Exercise A -
Show each line of the records below that contains the word "stove".

An episode of "Saturday Night Live" contains, on average, 11 sketches. Given the 35 (!) seasons of "SNL" and an average of 20 episodes per year, that makes for approximately 7,700 sketches written, rehearsed and performed on the influential comedy show.

Out of that enormous trove of raw material, a handful of sketches have received the honor of being bulked up to feature-film length. After a decade-long hiatus (anyone remember 2000's "The Ladies Man," starring Tim Meadows?), "SNL" returns to the big screen Friday with the action-film parody "MacGruber," featuring cast members Will Forte and Kristen Wiig (joined by Ryan Phillippe, Powers Boothe and Val Kilmer), produced by the show's creator, Lorne Michaels, and directed by "SNL" writer Jorma Taccone.

But will "MacGruber" — a parody of the 1980s ABC television series "MacGyver," which starred Richard Dean Anderson as a spy whose modus operandi revolved around constructing weapons out of the unlikeliest raw materials — bring back the glory days of "The Blues Brothers" and "Wayne's World," or will it be another "Stuart Saves His Family"? (It's a good thing Al Franken decided to go into politics.)

The film's creators are certainly leery of other "SNL" comparisons. "It wasn't until I read people's initial take online of what they thought the movie was going to be that I [realized], 'Oh, there's a tremendous amount of pressure,' " Taccone says. "It was a little shocking to read how many people thought the movie was going to be 'It's Pat' " — the notorious 1994 flop based on a "Saturday Night Live" sketch.


The track record of the preceding "SNL" sketch films, almost all produced by Michaels, is a mixed one at best. The parade of adaptations got off to a slam-bang start with 1980's "The Blues Brothers," but the true dawn of the Age of "SNL" onscreen was 1992's smash hit "Wayne's World," in which two suburban dolts ( Mike Myers and Dana Carvey) with a fondness for heavy metal and Claudia Schiffer find fame and fortune with their cable-access television program.

The challenge of making "Wayne's World," according to director Penelope Spheeris, was of staying true to the spirit of the wildly popular sketches without growing stale. "I knew I couldn't instruct or direct [Myers and Carvey] to do anything that was contradictory to something that was preexisting," Spheeris says.

Exercise B -
Carry on the article above about "Saturday Night Live" sketch films, starting where it stops.

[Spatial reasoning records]
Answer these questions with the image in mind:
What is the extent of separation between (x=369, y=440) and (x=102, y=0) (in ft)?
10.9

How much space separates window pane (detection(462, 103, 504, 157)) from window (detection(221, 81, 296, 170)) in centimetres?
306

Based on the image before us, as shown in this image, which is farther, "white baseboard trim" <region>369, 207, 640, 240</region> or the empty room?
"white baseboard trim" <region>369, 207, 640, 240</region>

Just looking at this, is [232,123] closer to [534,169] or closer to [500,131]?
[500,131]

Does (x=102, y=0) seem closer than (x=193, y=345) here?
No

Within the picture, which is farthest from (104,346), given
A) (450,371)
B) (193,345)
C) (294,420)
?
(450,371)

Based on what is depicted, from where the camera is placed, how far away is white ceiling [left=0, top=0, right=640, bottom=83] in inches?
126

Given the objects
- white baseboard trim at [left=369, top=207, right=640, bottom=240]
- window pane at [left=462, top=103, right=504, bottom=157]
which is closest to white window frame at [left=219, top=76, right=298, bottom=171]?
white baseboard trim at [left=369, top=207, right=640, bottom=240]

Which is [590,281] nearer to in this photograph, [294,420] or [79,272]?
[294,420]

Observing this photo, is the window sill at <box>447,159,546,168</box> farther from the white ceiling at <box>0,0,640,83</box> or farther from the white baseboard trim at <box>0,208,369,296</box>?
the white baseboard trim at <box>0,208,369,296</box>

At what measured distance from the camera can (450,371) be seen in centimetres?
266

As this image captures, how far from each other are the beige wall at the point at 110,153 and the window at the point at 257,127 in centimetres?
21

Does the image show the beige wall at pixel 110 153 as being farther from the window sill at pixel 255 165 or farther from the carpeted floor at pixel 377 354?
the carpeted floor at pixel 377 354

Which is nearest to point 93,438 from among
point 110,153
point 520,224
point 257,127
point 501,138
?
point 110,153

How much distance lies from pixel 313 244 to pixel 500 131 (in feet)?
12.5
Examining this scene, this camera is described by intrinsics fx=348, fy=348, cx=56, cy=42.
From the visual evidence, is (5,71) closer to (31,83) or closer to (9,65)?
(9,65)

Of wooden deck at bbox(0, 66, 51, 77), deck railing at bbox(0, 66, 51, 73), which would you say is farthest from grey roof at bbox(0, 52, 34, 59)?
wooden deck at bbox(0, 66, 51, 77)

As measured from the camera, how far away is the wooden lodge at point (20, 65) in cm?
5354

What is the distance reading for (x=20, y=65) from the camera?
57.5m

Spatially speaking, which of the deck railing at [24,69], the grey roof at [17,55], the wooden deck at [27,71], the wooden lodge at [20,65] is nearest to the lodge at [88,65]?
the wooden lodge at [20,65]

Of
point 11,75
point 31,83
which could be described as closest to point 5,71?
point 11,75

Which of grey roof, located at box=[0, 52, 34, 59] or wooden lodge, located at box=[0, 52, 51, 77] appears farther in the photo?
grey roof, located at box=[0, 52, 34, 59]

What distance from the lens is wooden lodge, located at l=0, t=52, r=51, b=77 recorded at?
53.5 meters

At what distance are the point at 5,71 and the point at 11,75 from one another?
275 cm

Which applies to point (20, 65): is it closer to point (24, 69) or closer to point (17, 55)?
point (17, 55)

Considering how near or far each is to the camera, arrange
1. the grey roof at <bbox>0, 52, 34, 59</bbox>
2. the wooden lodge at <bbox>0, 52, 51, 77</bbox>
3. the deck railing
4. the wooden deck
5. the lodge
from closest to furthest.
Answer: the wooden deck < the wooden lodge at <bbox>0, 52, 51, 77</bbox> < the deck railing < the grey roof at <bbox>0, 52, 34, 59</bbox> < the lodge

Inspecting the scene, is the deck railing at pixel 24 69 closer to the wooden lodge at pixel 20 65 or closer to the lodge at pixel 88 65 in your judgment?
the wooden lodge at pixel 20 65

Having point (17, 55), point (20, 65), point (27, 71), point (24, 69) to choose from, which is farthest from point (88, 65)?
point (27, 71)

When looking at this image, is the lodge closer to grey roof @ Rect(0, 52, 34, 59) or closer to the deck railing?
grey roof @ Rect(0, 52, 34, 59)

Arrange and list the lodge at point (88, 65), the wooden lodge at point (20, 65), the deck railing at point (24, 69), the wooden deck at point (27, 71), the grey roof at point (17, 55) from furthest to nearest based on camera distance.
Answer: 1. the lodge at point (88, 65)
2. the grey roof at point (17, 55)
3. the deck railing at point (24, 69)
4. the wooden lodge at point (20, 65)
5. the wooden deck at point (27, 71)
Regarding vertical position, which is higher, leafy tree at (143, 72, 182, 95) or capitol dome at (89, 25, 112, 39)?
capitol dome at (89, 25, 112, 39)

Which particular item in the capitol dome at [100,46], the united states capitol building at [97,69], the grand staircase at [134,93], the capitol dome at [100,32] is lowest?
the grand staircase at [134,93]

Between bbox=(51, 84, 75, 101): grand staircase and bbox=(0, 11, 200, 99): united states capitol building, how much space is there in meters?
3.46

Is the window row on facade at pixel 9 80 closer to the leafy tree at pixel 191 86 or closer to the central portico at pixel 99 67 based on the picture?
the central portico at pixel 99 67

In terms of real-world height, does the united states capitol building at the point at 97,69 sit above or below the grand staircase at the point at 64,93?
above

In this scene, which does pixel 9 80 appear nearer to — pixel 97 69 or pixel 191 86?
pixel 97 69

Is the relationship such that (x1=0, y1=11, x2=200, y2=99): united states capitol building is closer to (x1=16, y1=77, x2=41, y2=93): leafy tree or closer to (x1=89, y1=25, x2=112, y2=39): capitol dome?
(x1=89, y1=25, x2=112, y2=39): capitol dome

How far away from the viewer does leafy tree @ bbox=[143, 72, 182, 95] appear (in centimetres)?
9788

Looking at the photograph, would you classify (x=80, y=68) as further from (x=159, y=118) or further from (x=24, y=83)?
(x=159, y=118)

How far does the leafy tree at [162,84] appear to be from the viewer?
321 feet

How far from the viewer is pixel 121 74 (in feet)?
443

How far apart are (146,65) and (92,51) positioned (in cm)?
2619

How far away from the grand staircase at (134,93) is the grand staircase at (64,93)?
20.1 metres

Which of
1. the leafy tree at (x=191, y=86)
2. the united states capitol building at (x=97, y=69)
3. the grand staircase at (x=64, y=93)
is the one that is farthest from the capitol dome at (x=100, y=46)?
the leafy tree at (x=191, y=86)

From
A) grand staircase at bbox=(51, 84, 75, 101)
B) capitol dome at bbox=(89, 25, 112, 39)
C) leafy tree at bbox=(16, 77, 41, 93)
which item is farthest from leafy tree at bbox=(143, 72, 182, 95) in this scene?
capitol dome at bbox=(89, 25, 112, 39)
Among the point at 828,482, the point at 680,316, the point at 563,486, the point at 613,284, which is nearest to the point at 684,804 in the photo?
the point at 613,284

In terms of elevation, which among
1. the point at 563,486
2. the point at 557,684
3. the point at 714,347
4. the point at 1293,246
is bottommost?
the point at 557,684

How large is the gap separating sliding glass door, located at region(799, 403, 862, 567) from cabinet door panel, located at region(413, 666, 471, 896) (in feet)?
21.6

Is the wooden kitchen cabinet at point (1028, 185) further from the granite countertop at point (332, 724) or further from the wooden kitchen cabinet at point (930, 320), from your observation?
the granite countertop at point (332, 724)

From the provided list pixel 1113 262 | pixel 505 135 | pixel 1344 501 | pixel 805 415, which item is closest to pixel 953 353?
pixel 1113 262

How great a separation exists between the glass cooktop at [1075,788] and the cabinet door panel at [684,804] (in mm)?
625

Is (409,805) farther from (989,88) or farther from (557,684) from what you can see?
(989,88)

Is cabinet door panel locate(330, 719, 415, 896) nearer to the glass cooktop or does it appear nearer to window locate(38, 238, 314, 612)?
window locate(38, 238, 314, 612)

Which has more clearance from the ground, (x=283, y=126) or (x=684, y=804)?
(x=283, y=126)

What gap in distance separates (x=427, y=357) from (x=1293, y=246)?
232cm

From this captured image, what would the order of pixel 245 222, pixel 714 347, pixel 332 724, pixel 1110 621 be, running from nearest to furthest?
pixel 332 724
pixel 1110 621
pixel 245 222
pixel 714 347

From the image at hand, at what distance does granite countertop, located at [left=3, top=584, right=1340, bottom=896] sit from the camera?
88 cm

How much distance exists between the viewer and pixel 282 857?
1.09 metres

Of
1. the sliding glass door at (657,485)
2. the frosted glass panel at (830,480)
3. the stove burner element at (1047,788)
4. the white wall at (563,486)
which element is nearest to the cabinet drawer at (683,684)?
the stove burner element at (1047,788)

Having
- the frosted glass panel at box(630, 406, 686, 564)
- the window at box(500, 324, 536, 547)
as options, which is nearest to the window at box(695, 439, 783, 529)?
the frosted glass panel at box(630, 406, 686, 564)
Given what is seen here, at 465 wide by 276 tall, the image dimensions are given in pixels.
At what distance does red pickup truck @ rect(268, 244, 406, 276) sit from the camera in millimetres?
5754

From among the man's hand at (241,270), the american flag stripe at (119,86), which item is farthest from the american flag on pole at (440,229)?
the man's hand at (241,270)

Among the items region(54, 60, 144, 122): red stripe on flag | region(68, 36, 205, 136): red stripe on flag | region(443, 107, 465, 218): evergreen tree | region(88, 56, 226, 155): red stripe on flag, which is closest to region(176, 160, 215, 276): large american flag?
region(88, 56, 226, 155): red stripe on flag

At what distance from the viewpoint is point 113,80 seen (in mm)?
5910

Expected answer A -
3. the stove burner element at (1047,788)
the stove burner element at (1047,788)

Expected answer B -
But the process was hardly smooth, requiring nearly 20 versions of the script. According to Spheeris, Myers and Carvey were squabbling over matters large and small: "I had to shoot it three times," she says. "I had to do it Mike's way, and I had to shoot it Dana's way, and then I had to shoot it my way."

In the final estimation, though, any kinks in the narrative were overwhelmed by the good fun "Wayne's World" offered: "We had a very simple story, and as I say quite often, who remembers whether Freedonia won the war or not?" says Michaels, referring to the Marx Brothers' masterpiece "Duck Soup." "The audience gives you a break on the plot."

For a short while, it seemed as if every moderately popular "SNL" sketch was making the transition to the big screen, with no fewer than nine "SNL" adaptations between 1992 and 2000. "Wayne's World" was an enormous hit, but many of its big-screen successors were plagued by inconsistency, hammering away at the original sketches' jokes without offering much in the way of new material.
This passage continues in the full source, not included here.